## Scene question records
▽

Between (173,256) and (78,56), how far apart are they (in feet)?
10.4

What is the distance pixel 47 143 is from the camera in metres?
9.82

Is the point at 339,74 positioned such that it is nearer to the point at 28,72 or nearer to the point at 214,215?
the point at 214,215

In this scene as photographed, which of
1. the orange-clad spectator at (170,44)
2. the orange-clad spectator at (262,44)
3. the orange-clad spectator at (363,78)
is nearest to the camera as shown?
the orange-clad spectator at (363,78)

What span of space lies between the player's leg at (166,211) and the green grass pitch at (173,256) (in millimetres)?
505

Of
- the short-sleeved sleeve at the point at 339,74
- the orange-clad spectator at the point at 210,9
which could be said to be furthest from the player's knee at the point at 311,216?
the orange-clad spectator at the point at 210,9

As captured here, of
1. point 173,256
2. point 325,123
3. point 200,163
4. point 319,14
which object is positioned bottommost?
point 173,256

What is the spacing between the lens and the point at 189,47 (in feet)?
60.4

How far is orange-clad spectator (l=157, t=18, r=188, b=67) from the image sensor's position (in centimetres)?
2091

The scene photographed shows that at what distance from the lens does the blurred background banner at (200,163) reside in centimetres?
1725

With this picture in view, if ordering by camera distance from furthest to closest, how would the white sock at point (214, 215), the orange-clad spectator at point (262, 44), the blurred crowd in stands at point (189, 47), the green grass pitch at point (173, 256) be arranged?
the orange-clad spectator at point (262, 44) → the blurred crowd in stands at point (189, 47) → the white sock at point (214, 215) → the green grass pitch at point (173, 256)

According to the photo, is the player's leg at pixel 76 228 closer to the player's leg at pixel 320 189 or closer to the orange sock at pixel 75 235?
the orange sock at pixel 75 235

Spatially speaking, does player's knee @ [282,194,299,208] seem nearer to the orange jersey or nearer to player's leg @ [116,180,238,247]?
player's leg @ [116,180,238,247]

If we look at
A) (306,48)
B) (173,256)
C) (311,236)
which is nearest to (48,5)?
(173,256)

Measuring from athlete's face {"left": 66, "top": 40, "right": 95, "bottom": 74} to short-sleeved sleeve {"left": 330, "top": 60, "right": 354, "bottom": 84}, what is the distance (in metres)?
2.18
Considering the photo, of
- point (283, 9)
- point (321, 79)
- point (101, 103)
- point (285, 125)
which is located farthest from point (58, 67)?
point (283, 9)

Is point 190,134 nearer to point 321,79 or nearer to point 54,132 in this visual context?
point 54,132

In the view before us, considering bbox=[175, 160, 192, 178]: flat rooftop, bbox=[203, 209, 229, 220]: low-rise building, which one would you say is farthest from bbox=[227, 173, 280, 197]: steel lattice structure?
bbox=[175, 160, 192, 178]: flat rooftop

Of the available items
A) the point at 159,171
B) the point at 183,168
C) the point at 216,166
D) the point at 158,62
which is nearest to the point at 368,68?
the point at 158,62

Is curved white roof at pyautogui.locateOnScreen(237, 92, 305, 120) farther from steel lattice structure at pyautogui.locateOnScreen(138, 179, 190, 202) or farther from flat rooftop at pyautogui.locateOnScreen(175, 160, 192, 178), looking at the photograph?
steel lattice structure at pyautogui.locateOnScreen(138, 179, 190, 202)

△
▽

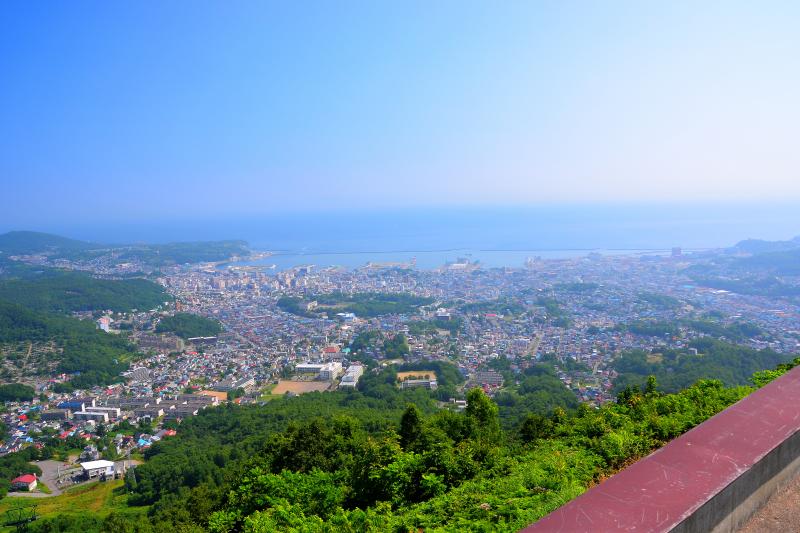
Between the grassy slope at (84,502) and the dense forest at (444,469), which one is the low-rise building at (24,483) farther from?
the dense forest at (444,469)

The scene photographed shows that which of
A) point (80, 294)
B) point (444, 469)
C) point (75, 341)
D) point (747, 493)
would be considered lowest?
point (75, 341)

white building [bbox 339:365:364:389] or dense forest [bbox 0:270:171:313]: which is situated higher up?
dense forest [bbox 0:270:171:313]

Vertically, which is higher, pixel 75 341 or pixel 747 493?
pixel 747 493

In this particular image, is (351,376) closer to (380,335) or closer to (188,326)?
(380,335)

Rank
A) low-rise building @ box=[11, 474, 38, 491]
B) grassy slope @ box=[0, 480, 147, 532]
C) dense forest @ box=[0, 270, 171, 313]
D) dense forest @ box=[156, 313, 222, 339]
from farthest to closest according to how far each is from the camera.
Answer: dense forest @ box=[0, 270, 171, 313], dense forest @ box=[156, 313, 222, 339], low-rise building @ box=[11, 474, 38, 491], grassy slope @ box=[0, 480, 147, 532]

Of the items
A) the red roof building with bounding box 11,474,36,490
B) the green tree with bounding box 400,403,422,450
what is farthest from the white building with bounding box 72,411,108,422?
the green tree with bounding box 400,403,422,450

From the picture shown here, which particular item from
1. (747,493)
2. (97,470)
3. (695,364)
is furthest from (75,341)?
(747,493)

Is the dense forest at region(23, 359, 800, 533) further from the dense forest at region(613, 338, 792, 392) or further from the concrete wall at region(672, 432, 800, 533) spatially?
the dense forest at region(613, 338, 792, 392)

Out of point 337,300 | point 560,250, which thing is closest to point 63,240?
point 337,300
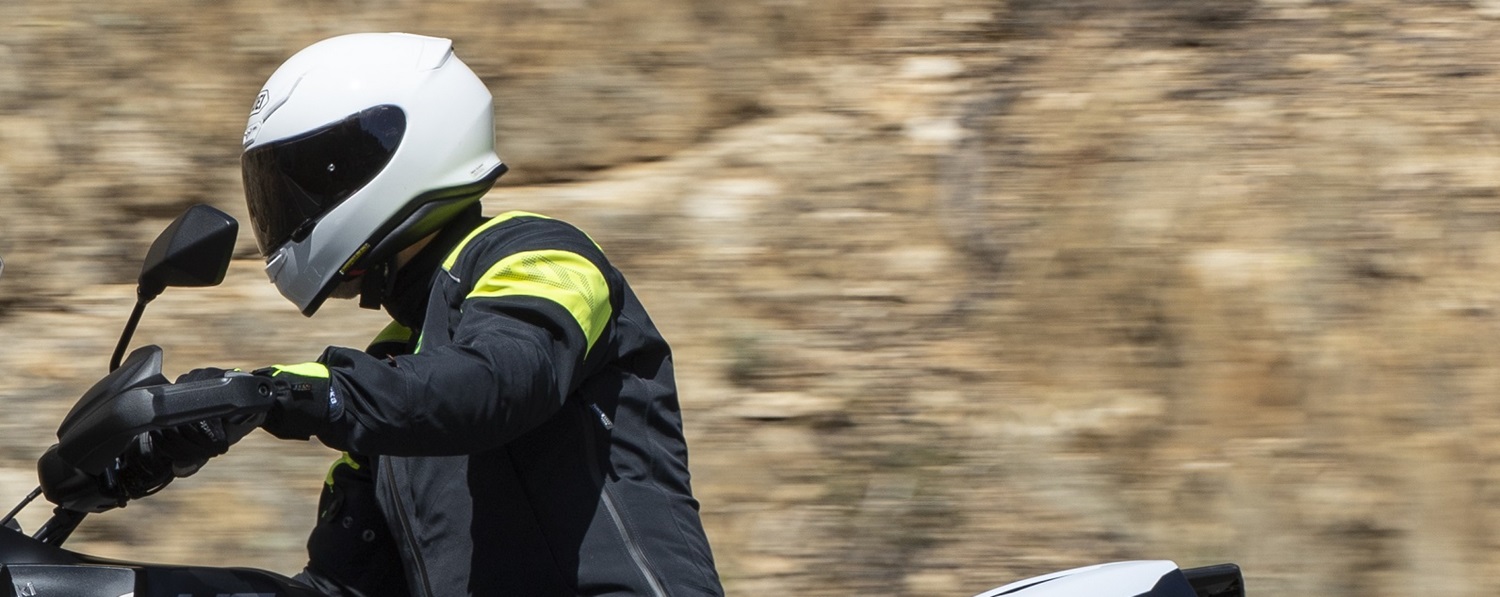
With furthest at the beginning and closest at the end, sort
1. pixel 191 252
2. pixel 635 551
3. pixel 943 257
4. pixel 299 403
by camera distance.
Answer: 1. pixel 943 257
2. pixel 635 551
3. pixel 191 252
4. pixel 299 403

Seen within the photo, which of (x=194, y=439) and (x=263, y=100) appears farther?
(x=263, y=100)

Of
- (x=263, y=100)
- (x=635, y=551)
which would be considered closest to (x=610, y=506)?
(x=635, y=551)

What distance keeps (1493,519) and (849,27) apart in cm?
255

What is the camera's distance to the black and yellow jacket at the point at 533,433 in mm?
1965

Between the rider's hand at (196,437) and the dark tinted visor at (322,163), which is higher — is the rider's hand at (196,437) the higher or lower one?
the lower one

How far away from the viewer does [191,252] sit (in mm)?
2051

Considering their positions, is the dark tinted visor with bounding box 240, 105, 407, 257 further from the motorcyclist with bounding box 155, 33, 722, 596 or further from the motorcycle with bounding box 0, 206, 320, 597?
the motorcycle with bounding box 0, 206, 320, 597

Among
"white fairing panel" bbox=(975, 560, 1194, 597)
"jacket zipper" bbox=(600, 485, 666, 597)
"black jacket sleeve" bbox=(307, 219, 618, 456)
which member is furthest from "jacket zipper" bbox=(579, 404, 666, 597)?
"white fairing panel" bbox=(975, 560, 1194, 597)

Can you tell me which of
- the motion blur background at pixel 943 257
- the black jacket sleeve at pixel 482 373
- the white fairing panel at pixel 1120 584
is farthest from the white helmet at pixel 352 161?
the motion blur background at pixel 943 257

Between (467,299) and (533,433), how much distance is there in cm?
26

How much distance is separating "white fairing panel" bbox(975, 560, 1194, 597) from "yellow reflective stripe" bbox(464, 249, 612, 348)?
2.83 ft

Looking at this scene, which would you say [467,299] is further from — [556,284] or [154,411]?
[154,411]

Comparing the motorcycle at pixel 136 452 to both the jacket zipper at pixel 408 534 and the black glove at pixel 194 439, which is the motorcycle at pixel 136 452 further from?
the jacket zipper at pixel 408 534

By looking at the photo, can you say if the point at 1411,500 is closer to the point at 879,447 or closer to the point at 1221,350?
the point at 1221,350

△

Locate every line in the data above that contains the word "closer", and copy each of those lines.

According to the photo, is the player's leg at pixel 76 228 closer to the player's leg at pixel 320 189 or closer to the orange sock at pixel 75 235?
In this particular image, is (351,376) closer to (380,335) or closer to (188,326)?
By looking at the photo, can you say if the point at 1411,500 is closer to the point at 879,447 or closer to the point at 1221,350?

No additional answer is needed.